▶ TUGAS LATIHAN
A - Tolong tulis ulang paragraf dalam teks tentang THR yang diawali "Indonesia menduduki posisi kedua" dalam bentuk daftar berpoin. Pertahankan fakta-fakta utamanya.
B - Jawab pertanyaan berikut berdasarkan teks tentang THR.
(i) Berapa jiwa yang dapat diselamatkan oleh intervensi THR menurut analisis Lives Saved Report?
(ii) Lembaga apa yang mengeluarkan Lives Saved Report?
(iii) Di fakultas dan universitas mana Dr. Ronny Lesmana menjadi dosen?
C - Buat ringkasan teks tentang THR dalam dua kalimat.

▶ TEKS UNTUK ANALISIS
☆ ☆ ☆ ☆

Peran Intervensi THR untuk Pengendalian Dampak Rokok
Indonesia menduduki posisi kedua di dunia dengan jumlah perokok terbanyak, yang diperkirakan mencapai 70 juta orang. Laporan WHO bahkan memproyeksikan bahwa prevalensi merokok di Indonesia akan meningkat tajam dari 31,7 persen pada tahun 2000 menjadi 37,5 persen pada 2025.
Langkah-langkah serius untuk mengurangi bahaya merokok perlu dijalankan oleh pemerintah, dengan melibatkan seluruh aspek, termasuk masyarakat.
Analisis dari Lives Saved Report yang dikeluarkan oleh Global Health Consults pada akhir tahun 2024 lalu menemukan, intervensi Tobacco Harm Reduction (THR) dapat menyelamatkan lebih dari 4,6 juta jiwa.
Tobacco Harm Reduction atau pengurangan bahaya tembakau adalah pendekatan yang bertujuan mengurangi risiko kesehatan dan sosial terkait penggunaan tembakau dengan memberikan alternatif yang lebih rendah risiko.
"THR bukan cuma produk turunan tembakau, tapi sangat luas yang mencakup juga penguatan aturan, pajak untuk rokok dan produk yang mengandung nikotin, termasuk peralihan dari rokok tembakau ke produk yang lebih rendah risiko," kata Dr.Ronny Lesmana, dosen dari Fakultas Kedokteran Universitas Padjajaran Bandung dalam acara bedah laporan "Lives Saved Report" di Jakarta (3/2/2025).

☆ ☆ ☆ ☆

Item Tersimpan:
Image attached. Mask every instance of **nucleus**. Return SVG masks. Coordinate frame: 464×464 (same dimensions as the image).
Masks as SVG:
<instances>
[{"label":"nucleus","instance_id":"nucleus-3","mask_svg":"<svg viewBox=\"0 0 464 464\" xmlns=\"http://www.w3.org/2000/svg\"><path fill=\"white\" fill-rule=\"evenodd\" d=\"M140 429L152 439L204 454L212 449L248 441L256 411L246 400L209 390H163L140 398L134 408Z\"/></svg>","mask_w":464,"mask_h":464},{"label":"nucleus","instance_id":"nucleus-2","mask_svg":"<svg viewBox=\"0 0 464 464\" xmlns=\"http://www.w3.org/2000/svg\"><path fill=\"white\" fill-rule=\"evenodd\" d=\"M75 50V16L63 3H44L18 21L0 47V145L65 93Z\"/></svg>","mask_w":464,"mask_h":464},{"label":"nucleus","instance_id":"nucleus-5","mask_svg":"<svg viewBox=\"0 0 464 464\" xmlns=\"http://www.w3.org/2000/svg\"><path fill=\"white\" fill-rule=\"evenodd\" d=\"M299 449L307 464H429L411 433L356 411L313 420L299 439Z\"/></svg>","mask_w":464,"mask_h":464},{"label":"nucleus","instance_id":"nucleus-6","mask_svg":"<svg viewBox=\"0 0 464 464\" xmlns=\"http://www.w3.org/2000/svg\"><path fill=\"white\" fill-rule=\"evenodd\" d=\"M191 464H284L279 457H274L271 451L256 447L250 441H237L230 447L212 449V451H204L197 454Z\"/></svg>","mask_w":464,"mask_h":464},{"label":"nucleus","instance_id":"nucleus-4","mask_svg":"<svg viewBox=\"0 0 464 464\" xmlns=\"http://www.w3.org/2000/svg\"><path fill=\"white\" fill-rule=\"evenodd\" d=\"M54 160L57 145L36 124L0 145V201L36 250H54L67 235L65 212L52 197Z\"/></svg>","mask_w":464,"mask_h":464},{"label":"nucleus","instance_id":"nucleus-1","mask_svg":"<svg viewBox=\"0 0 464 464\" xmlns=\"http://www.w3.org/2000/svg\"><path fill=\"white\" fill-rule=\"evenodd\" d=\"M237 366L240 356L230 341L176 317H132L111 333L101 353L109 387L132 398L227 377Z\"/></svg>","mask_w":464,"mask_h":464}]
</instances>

☆ ☆ ☆ ☆

▶ JAWABAN LATIHAN
A -
- Indonesia berada di posisi kedua dunia dalam jumlah perokok terbanyak, diperkirakan sekitar 70 juta orang.
- Laporan WHO memproyeksikan prevalensi merokok di Indonesia naik tajam dari 31,7 persen pada tahun 2000 menjadi 37,5 persen pada 2025.

B -
(i) Lebih dari 4,6 juta jiwa.
(ii) Global Health Consults.
(iii) Fakultas Kedokteran Universitas Padjajaran Bandung.

C - Indonesia menduduki posisi kedua di dunia dengan jumlah perokok terbanyak, sekitar 70 juta orang, dan WHO memproyeksikan prevalensi merokok di negara ini naik menjadi 37,5 persen pada 2025. Menurut Lives Saved Report dari Global Health Consults, intervensi Tobacco Harm Reduction (THR), yaitu pendekatan yang mengurangi risiko penggunaan tembakau dengan memberikan alternatif yang lebih rendah risiko, dapat menyelamatkan lebih dari 4,6 juta jiwa.